First, the accomplice is a self-confessed criminal. Second, various consideration may lead him falsely to implicate the accused, for example, a desire to shield a culprit or, particularly where he has not been sentenced, the hope of clemency. Third, by reason of his single knowledge, he has a deceptive facility convincing description his only fiction being the substitution of the accused for the culprit.”

 

[44]   In this matter the appellants had little to show in order to impugn the credibility of Sipho. Before us counsel for the appellants was at pains to point out any dishonesty on the part of Sipho so as to render him an unreliable witness.

 

[45]   That Sipho had proffered his testimony following an apology cannot in my view constitute a ground to jettison his evidence as a lie nor to disqualify him as a credible witness.

 

[46]   The magistrate relying on various authorities including S v Isaac and Another[5] came to the conclusion that Sipho was together with all the accused (appellants) during the commission of the offence[6]. I can find no misdirection on the findings of the magistrate.

 

[47]   Turning to the evidence of the appellants it is trite that a court does not have to be convinced that every detail of an accused’s version is true. If the accused’s version is reasonably possibly true in substance, the court must decide the matter on the acceptance of that version[7].

 

[48]   As alluded earlier the defense of the appellants is a bare denial. None of them had presented a story that is reasonably possibly true. The magistrate can therefore not be faulted for rejecting their version as not reasonably and possibly true.

 

[49]   It is also trite that in order to establish whether the state has proved the guilt of the accused beyond a reasonable doubt, the evidence must be viewed holistically. This is what the magistrate appears to have done in this matter. He was astute as to how the evidential material before him related to each other, and which in turn completed the puzzle that pointed to the guilt of the appellants.

 

[50]   It is therefore my view under the circumstances of the facts in this matter that the appeal against the conviction by the appellants ought to fail.

☆ ☆ ☆ ☆ ☆ ☆ ☆

- AIM OF THE TASK:
Please revise the stretch of the appeal judgment from "[49]   It is" through "ought to fail.", putting "trial court" in place of "magistrate".

- STORED DATA:
☆ ☆ ☆ ☆ ☆ ☆ ☆

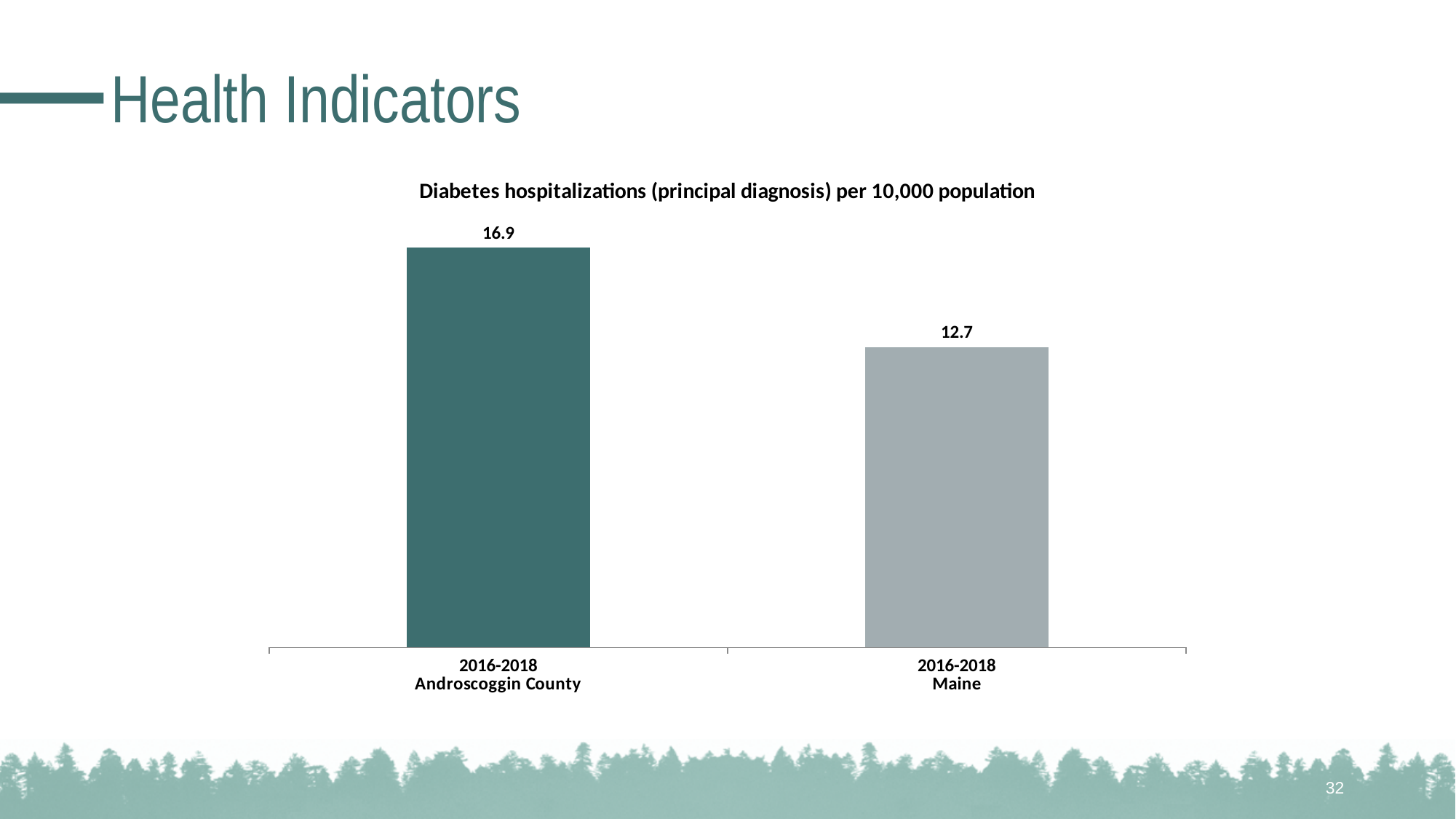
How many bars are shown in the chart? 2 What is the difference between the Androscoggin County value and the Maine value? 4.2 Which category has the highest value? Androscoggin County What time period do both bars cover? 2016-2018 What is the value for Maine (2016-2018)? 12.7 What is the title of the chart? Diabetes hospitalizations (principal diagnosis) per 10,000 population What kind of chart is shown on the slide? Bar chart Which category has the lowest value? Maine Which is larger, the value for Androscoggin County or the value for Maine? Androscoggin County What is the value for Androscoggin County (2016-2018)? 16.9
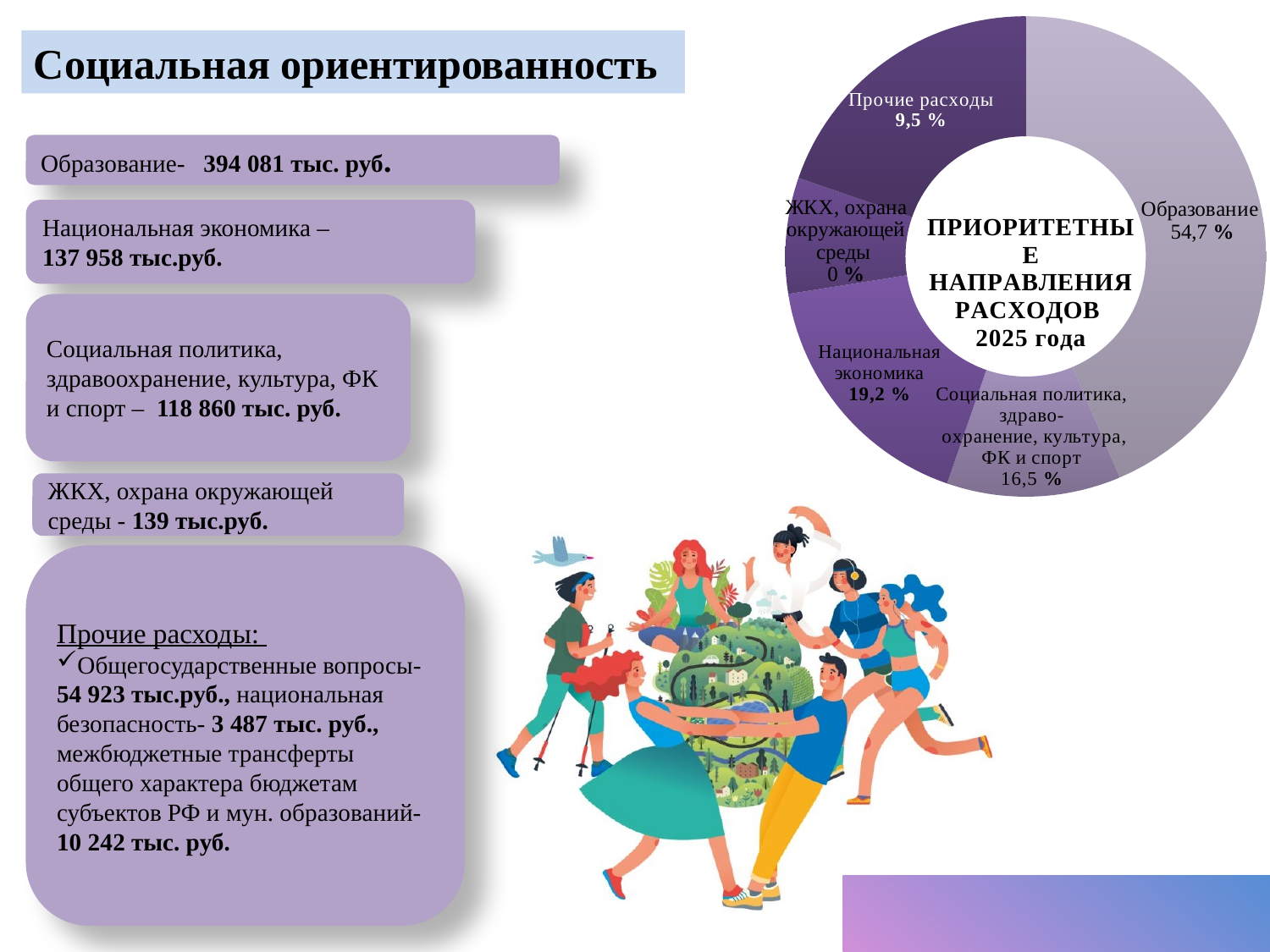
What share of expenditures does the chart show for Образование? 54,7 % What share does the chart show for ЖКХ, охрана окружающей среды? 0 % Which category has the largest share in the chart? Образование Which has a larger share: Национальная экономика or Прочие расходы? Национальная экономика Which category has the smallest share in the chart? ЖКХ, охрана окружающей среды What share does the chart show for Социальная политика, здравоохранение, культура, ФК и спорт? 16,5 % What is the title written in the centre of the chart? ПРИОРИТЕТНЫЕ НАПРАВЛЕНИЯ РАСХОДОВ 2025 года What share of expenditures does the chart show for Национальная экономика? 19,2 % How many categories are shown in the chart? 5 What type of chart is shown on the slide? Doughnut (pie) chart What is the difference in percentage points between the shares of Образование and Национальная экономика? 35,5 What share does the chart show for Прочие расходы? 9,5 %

☆ ☆ ☆ ☆ ☆ ☆ ☆

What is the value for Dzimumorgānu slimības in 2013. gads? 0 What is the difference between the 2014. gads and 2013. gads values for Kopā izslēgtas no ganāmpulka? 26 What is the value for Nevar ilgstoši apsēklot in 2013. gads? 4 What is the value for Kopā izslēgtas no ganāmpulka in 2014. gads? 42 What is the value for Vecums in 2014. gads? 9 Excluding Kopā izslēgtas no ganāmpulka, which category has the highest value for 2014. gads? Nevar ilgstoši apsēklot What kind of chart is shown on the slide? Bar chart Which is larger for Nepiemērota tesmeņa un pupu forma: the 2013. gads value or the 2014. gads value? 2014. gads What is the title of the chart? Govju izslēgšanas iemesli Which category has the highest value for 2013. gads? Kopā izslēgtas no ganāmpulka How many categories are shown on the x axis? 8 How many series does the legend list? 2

☆ ☆ ☆ ☆ ☆ ☆ ☆

- RESULT OF THIS EXERCISE:
[49]   It is also trite that in order to establish whether the state has proved the guilt of the accused beyond a reasonable doubt, the evidence must be viewed holistically. This is what the trial court appears to have done in this matter. He was astute as to how the evidential material before him related to each other, and which in turn completed the puzzle that pointed to the guilt of the appellants.

 

[50]   It is therefore my view under the circumstances of the facts in this matter that the appeal against the conviction by the appellants ought to fail.